> **WORK TO COMPLETE**
Does each statement agree with the match report? Answer yes or no for each and quote the words that decide it. 1. England chose to bowl first after Gower won the toss. 2. Foster was left out so that England could play a second spinner. 3. Randall batted at No 5 in both innings.

-- SOURCE EXTRACT follows --

Wisden
First Cornhill Test

ENGLAND v WEST INDIES 1984

J.D.T.

Granted the known disparity between the teams, West Indies were always likely winners on a ground where the previous six Tests had all finished well inside four days. Fresh from three sweeping victories against Australia in the Caribbean, and pitted against an England team which during the previous winter had lost series to New Zealand and Pakistan for the first time, West Indies carried nearly all the guns, especially in bowling. To that extent, the match went according to form, three missed catches being the only blemishes on a powerful all-round performance that exposed to the full the shortcomings of the England team. Yet, though West Indies would probably have won irrespective of their opponents' strategy, three decisions by the England camp seemed to simplify their task.

Foster, the Essex fast bowler, was omitted from the twelve in favour of a second spinner, Cook, in the hope that, at low-bouncing Edgbaston of all grounds, West Indies might be vulnerable to spinners of the class of Cook and Miller. The damaging consequence of this was for England to bat first when Gower won the toss, despite local conviction that there was damp beneath the surface following heavy rain before the pitch had been covered. The third costly decision was to run the risk of exposing Randall to the new ball at No 3, a position in which he had a poor Test record against fast bowling of high class. In the event Randall, coming to the wicket in the fourth over of the first innings and twelfth of the second was out for 0 and 1.

-- SOURCE EXTRACT concluded --
-- SOURCE INFORMATION follows --

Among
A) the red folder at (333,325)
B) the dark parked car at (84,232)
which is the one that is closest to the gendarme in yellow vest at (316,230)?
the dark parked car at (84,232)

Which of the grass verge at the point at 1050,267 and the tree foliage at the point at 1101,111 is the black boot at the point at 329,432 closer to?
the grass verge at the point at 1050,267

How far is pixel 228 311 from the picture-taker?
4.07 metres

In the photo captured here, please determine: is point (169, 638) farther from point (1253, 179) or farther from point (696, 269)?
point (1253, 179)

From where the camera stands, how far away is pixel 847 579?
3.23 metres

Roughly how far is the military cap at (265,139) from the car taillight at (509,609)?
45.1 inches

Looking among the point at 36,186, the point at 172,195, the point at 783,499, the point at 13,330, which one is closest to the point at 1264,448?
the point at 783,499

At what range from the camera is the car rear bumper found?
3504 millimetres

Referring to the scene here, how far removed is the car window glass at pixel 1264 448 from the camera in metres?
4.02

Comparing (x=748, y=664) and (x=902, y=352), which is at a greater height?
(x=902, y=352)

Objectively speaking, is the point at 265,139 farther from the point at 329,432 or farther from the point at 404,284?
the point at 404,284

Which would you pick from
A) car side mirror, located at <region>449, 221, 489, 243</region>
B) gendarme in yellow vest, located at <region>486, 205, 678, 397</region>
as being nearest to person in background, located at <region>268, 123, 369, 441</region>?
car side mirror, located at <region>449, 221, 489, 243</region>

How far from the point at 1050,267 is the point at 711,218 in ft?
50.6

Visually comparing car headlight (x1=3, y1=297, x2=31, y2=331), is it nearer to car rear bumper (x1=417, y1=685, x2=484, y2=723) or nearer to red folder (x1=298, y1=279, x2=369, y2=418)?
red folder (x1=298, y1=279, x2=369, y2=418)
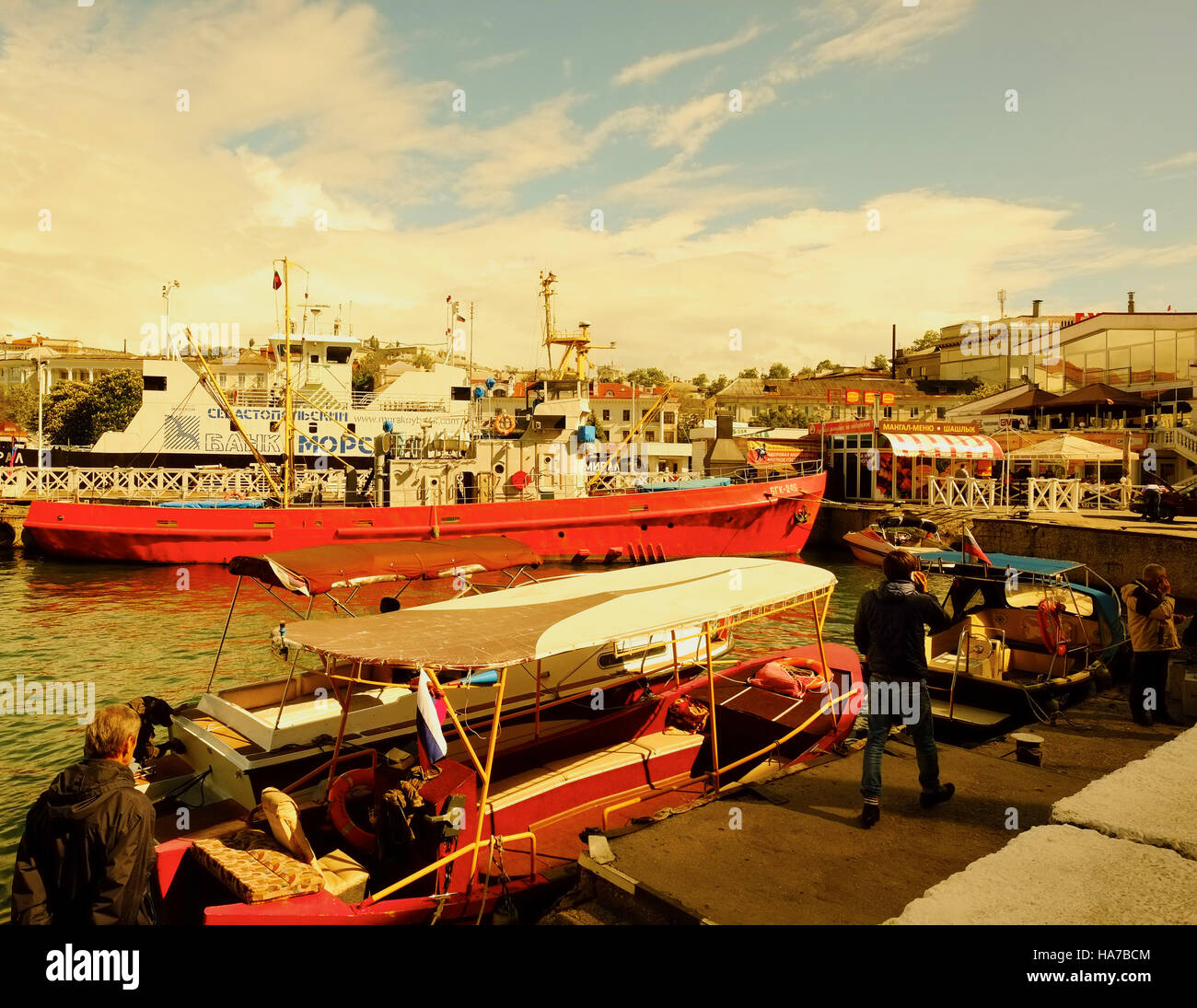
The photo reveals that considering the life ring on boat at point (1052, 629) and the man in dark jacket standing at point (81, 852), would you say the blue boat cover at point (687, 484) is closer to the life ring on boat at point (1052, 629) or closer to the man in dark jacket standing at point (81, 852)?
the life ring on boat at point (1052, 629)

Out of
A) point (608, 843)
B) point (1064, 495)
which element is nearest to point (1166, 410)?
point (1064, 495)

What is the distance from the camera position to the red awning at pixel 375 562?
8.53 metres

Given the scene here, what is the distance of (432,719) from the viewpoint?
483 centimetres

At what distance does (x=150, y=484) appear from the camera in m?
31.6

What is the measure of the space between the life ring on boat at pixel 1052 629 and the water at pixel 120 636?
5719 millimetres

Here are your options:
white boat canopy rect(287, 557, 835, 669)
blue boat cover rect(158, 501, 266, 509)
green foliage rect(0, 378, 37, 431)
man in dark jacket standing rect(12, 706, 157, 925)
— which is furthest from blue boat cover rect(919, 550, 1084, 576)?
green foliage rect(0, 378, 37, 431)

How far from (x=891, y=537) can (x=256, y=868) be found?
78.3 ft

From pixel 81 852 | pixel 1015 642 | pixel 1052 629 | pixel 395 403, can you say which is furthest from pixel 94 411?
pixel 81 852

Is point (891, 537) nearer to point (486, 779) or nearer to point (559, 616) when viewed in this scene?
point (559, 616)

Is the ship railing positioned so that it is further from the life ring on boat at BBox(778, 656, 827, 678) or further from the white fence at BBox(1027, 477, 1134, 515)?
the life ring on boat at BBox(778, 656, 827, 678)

-- SOURCE INFORMATION concluded --

> **WRITTEN ANSWER**
1. No: "for England to bat first when Gower won the toss"
2. Yes: "Foster, the Essex fast bowler, was omitted from the twelve in favour of a second spinner, Cook"
3. No: "exposing Randall to the new ball at No 3"